▸ **Text segment**

Start of Block

At face value, housing and childcare appear to be responsibilities for national or regional governments rather than the European Commission. Its officials, though, are recommending policies in these areas through the European semester process.
The semester (so called because it takes place over eight or nine months) aims to ensure consistency in economic and fiscal policy. The process was introduced in 2010, at the height of the euro zone crisis, and its first ‘cycle’ took place in 2011. When a member state has come out of a bail-out programme, the Commission sees the semester process as ‘programme light’ as it allows officials to continue to influence domestic policy.
The process is overseen by Commission President José Manuel Barroso with input from three other commissioners:
• Olli Rehn (economic and monetary affairs);
• László Andor (employment, social affairs and inclusion); and
• Algirdas Šemeta (taxation, customs, statistics, audit and anti-fraud).
The process (see table) begins in November each year when the Commission produces its annual growth survey. The Commission may also carry out a more thorough review if a country appears to be heading towards a deficit.
The most recent annual growth survey confirmed that a “modest and fragile” recovery was taking place. It noted that governments in the euro zone member states now have to submit their budgets to the Commission before presenting them to national parliaments and will soon be part of a banking union.
The survey set out five broad priorities for Europe:
• fiscal consolidation;
• restoring lending to the economy;
• promoting growth and competitiveness;
• tackling unemployment and the social consequences of the crisis; and
• modernising public administration.
These recommendations were then discussed by the Council of Ministers earlier this year.
A series of ministerial discussions, involving all member states, took place in Brussels. The European Parliament also discussed the survey and takes a particular interest in employment matters.

End of Block

▸ **Exercise prompt**
Reproduce the passage on the European semester from "The process (see" up to and including "earlier this year.". The listing that comes next is separate material, unrelated to the text above.

▸ **Source information**
Start of Block

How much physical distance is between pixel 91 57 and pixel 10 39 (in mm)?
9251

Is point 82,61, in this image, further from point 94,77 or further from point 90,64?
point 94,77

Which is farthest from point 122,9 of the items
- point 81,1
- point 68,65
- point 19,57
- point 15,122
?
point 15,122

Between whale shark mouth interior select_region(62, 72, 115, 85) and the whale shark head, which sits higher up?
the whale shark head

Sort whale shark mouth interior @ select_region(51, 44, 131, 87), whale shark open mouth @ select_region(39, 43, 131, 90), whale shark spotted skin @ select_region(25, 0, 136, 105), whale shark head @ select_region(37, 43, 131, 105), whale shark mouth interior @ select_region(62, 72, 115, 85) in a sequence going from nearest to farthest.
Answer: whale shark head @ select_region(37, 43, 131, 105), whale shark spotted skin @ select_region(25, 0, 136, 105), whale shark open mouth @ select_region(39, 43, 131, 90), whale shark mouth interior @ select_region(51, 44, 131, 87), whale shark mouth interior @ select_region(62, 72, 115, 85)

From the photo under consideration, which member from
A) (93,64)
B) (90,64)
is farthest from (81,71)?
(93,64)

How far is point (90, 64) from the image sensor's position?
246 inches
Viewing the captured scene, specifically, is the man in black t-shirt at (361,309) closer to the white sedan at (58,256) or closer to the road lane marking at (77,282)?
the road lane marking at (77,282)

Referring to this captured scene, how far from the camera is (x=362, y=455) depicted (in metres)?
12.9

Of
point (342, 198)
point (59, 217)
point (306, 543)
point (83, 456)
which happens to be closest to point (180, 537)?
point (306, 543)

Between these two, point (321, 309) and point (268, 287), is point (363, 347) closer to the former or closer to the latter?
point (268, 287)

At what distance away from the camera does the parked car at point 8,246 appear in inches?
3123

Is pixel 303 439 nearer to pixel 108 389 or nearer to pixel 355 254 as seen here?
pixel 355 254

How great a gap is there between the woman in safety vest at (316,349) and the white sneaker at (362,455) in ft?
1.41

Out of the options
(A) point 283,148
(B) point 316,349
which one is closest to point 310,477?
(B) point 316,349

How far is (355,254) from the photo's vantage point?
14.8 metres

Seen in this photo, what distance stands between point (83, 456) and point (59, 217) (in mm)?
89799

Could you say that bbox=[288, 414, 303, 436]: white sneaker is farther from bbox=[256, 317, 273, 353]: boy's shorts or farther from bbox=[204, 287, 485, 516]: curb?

End of Block

▸ **Task response**
The process (see table) begins in November each year when the Commission produces its annual growth survey. The Commission may also carry out a more thorough review if a country appears to be heading towards a deficit.
The most recent annual growth survey confirmed that a “modest and fragile” recovery was taking place. It noted that governments in the euro zone member states now have to submit their budgets to the Commission before presenting them to national parliaments and will soon be part of a banking union.
The survey set out five broad priorities for Europe:
• fiscal consolidation;
• restoring lending to the economy;
• promoting growth and competitiveness;
• tackling unemployment and the social consequences of the crisis; and
• modernising public administration.
These recommendations were then discussed by the Council of Ministers earlier this year.